------ Entries provided ------

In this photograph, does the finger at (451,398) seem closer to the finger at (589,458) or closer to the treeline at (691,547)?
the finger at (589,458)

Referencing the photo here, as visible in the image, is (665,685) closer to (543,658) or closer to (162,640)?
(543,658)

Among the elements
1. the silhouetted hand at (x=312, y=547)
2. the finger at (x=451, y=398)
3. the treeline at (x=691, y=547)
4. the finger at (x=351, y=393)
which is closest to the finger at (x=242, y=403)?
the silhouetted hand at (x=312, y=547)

------

◆ **Required task**:
Extract the lines starting at the one that contains "Among the elements" and ending at the last line of the records, and reproduce them word for word.

◆ **Output of the task**:
Among the elements
1. the silhouetted hand at (x=312, y=547)
2. the finger at (x=451, y=398)
3. the treeline at (x=691, y=547)
4. the finger at (x=351, y=393)
which is closest to the finger at (x=242, y=403)?
the silhouetted hand at (x=312, y=547)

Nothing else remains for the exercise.